_Job_. Rewrite the lines beginning at the one that has "Segment: cell." and ending with the one that has "Segment every instance", putting "Outline" wherever "Segment" appears and keeping everything else the same. Leave the pictures out of your version.

_Dataset rows_.
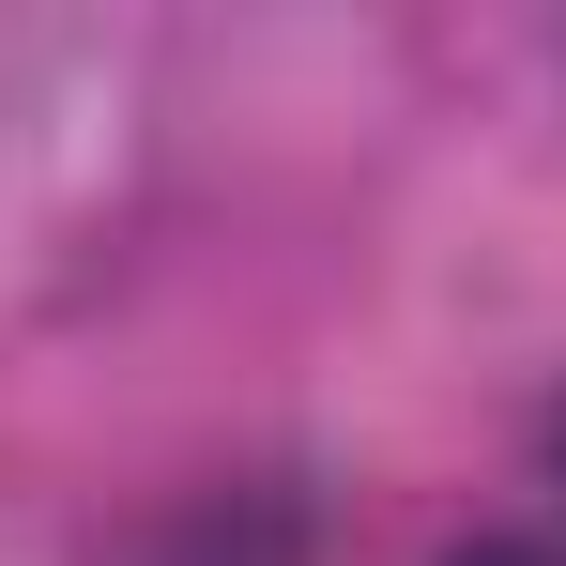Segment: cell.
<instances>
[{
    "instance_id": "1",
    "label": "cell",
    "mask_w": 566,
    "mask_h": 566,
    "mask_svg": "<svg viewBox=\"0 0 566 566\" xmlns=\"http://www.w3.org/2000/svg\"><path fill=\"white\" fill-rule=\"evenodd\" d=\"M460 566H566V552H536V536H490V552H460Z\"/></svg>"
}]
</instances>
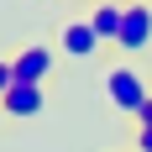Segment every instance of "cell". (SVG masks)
==
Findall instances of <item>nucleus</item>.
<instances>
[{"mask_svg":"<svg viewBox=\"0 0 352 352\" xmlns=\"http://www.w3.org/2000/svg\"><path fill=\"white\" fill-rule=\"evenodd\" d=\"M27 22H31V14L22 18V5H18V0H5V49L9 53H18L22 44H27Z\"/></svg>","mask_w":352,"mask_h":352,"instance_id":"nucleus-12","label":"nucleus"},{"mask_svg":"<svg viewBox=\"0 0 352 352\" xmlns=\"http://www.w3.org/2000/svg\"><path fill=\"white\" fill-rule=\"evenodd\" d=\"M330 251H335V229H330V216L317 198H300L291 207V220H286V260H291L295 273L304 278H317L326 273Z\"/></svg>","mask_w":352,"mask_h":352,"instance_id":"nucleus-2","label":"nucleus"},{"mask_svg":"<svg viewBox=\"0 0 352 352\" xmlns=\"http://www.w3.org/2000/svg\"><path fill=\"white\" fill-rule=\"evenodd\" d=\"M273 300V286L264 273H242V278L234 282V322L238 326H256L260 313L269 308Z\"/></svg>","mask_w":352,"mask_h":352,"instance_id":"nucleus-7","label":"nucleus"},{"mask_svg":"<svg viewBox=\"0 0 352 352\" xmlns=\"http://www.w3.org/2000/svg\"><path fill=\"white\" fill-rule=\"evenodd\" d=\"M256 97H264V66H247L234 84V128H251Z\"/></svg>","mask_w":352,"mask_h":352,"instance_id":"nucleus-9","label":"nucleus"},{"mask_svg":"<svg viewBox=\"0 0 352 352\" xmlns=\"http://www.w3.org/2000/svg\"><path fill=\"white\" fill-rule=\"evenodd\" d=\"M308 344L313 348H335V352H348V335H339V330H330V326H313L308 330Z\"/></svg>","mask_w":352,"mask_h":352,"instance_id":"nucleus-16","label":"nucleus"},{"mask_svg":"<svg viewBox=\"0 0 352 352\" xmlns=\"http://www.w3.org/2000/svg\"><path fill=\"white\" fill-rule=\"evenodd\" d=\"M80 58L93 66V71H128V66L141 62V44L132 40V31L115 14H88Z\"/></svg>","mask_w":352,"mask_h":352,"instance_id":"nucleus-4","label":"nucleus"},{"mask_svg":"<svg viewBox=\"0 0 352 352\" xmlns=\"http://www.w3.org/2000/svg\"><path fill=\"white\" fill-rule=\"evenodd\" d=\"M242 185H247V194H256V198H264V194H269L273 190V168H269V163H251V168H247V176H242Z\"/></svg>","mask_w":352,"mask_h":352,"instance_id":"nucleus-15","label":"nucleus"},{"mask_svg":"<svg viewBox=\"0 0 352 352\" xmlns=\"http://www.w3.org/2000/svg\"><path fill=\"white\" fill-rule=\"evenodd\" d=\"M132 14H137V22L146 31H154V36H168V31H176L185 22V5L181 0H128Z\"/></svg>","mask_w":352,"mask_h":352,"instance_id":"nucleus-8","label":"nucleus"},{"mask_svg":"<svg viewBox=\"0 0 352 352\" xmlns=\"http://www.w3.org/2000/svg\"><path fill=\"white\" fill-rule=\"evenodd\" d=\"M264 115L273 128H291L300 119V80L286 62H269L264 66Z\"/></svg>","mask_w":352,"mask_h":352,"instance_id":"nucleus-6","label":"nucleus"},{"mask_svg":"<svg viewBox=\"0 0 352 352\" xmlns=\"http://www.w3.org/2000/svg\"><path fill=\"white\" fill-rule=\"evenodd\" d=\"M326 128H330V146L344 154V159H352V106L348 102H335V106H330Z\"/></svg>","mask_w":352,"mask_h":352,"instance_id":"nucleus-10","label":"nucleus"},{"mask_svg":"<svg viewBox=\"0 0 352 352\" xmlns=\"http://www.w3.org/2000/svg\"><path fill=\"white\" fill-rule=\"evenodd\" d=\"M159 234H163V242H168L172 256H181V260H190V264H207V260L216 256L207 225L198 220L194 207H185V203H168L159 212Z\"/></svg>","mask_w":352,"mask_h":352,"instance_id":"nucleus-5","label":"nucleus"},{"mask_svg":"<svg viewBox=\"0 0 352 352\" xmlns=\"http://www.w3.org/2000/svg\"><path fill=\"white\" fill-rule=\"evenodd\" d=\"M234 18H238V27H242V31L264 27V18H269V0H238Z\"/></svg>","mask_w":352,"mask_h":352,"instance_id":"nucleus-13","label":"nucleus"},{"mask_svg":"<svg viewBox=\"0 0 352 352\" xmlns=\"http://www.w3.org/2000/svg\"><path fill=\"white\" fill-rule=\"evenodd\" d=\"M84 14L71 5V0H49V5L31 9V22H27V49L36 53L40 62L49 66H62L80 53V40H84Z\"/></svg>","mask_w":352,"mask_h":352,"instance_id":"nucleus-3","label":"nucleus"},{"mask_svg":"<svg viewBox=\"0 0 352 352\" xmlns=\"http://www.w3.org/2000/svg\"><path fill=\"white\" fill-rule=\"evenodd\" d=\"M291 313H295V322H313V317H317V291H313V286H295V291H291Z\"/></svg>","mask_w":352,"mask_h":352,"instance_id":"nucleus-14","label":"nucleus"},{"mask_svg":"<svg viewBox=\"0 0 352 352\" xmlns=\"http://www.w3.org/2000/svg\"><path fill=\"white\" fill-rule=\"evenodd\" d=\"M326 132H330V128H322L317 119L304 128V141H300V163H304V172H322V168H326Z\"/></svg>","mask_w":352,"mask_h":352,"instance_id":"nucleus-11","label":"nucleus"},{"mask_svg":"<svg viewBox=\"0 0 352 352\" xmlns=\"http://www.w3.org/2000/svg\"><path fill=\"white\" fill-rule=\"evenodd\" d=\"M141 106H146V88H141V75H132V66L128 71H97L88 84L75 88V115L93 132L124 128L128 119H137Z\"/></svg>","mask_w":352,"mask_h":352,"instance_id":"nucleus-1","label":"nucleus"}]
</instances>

_Reply to the task_.
Outline: cell.
<instances>
[{
    "instance_id": "1",
    "label": "cell",
    "mask_w": 566,
    "mask_h": 566,
    "mask_svg": "<svg viewBox=\"0 0 566 566\" xmlns=\"http://www.w3.org/2000/svg\"><path fill=\"white\" fill-rule=\"evenodd\" d=\"M460 566H566V552H536V536H490V552H460Z\"/></svg>"
}]
</instances>
Outline every instance of "cell". (SVG masks)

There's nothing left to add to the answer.